All settings are under cerbe in the VS Code settings UI or settings.json.

• cerbe.autoScan

  • When Cerbe should automatically scan.
  • Values:
    • "all" – scan on workspace open and relevant file changes (default)
    • "onSave" – reserved for future use (currently behaves like "all" for file changes)
    • "manual" – only scan when you explicitly run the command or click the status bar item

• cerbe.scanTransitive

  • true / false (default: true)
  • Enable or disable scanning of transitive dependencies via lockfiles.

• cerbe.maxConcurrency

  • Number (default: 10)
  • Maximum number of parallel OSV queries to run at once.

• cerbe.includeDevDependencies

  • true / false (default: true)
  • Whether to include devDependencies when scanning.

• cerbe.excludeGlobs

  • Array of glob patterns (default: [])
  • Additional paths to exclude from scanning.
  • node_modules is always excluded automatically; use this to ignore things like **/examples/** or **/fixtures/**.

🚀 Usage

Most of the time, Cerbe works automatically with zero setup.

1. Open a folder containing one or more package.json files.

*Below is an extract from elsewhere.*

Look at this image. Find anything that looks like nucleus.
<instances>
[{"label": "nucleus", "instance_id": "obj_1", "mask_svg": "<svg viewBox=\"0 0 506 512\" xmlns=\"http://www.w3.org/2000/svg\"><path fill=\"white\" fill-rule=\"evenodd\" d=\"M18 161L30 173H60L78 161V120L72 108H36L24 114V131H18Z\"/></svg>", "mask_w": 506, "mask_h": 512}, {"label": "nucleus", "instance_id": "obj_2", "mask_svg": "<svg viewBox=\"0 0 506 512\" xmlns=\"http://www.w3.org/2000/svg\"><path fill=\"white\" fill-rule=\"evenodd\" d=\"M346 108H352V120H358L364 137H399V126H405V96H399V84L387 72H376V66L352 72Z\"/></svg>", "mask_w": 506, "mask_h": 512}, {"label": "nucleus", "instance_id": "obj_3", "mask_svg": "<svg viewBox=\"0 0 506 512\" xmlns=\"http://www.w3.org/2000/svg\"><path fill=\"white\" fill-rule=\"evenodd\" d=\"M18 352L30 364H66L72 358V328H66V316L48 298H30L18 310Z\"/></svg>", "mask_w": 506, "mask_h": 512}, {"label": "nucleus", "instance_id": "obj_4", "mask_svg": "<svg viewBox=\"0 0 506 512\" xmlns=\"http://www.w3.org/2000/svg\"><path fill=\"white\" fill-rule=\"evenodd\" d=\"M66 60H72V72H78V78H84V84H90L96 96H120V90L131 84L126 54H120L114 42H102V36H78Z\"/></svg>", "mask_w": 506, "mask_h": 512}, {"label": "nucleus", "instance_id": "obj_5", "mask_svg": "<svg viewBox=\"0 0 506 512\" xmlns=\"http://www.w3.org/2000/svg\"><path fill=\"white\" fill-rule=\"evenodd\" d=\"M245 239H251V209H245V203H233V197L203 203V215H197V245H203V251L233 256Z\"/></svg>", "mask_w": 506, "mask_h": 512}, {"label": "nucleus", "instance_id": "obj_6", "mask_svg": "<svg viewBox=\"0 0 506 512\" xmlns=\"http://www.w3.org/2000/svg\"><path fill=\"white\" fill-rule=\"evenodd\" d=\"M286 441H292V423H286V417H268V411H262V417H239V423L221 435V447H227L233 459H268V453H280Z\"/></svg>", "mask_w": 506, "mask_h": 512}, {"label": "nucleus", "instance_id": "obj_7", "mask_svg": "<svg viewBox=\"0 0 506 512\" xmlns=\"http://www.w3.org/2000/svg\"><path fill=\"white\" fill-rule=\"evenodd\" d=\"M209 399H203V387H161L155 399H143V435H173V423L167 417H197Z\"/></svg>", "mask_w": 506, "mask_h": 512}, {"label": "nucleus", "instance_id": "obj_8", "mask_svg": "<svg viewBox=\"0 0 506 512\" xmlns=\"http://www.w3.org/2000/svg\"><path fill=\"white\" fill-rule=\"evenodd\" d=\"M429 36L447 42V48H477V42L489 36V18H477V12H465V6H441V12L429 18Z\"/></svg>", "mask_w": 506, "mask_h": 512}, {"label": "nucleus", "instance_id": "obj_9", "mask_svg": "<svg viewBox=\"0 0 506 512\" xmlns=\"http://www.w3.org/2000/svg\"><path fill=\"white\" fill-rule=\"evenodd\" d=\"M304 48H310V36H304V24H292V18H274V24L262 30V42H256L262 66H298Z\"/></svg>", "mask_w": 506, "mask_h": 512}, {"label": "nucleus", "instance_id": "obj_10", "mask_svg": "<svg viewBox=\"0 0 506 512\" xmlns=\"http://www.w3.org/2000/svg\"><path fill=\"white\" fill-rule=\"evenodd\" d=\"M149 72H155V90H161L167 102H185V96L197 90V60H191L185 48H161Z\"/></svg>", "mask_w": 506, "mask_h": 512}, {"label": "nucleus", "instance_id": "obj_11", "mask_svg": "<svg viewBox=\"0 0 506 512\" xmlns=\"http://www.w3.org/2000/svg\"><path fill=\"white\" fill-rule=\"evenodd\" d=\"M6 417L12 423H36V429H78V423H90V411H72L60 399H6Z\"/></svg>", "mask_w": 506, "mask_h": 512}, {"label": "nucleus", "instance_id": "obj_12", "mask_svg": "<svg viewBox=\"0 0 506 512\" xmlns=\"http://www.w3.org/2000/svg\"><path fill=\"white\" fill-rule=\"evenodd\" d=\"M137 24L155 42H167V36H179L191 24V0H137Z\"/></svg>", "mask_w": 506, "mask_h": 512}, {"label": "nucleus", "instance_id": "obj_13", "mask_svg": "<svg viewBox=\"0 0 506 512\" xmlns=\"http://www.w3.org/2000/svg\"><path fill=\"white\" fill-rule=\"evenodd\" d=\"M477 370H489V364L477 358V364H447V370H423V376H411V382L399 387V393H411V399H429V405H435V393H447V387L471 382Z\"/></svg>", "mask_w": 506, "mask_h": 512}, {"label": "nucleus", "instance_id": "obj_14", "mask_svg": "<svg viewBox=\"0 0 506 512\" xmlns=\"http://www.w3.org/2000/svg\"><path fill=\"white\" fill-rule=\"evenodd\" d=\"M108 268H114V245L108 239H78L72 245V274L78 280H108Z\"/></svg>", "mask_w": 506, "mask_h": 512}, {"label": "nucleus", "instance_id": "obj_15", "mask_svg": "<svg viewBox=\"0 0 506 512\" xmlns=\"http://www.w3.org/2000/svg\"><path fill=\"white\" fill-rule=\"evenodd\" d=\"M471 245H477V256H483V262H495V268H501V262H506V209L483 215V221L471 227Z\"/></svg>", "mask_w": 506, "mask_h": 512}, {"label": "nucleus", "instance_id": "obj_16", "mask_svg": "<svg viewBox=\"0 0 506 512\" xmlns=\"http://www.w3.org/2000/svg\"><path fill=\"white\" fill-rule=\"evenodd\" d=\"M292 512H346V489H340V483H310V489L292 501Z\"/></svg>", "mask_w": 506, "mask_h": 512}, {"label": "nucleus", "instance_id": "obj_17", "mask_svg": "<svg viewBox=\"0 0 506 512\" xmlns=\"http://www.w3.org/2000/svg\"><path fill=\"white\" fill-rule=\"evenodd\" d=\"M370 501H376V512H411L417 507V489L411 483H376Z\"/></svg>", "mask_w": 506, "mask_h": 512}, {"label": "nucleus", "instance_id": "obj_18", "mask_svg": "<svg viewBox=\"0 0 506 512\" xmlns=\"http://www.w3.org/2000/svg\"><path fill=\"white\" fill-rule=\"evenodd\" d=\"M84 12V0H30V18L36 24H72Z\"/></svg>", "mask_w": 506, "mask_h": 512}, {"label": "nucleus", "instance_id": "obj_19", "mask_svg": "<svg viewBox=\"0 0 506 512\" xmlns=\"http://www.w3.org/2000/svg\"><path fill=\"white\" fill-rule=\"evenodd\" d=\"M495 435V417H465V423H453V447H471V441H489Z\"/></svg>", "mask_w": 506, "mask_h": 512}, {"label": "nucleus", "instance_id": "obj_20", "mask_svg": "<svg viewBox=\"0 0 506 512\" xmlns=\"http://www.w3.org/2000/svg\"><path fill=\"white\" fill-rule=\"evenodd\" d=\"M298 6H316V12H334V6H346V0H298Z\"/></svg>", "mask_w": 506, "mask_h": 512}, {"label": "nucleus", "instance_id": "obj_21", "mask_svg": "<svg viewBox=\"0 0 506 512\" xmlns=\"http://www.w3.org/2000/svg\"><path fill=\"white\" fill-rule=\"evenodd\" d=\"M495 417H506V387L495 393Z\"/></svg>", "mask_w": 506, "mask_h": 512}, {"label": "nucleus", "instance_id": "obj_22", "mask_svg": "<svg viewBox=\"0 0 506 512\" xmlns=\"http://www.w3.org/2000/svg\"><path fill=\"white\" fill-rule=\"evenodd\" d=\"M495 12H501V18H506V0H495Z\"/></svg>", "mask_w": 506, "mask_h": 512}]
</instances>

2. Cerbe scans automatically (depending on cerbe.autoScan) and:

   • Updates the status bar with scan status and issue counts
   • Adds diagnostics (squiggles) in each affected package.json
   • Populates the Problems panel with all detected vulnerabilities
   • Populates the Cerbe Vulnerabilities sidebar tree

3. To manually trigger a scan:

   • Open the Command Palette (Ctrl+Shift+P / Cmd+Shift+P)
   • Run: Cerbe: Scan Dependencies
   • Or click the Cerbe status bar item

4. To explore results visually:

   • Open the Explorer view
   • Find the Cerbe Vulnerabilities section
   • Expand:
     • File → Package → Vulnerability
     • Click a package to jump into package.json
     • Click a vulnerability node to open the OSV entry in your browser

🔒 Privacy

Cerbe sends only:

• Package name (e.g. lodash)
• Normalized version (e.g. 4.17.21)

To the OSV.dev API:

• https://api.osv.dev/v1/query

No source code, file contents, or file paths are sent. The extension does not transmit any project metadata beyond the package name and version being checked.

📝 License

This extension is licensed under the MIT License.
See the included LICENSE file for details.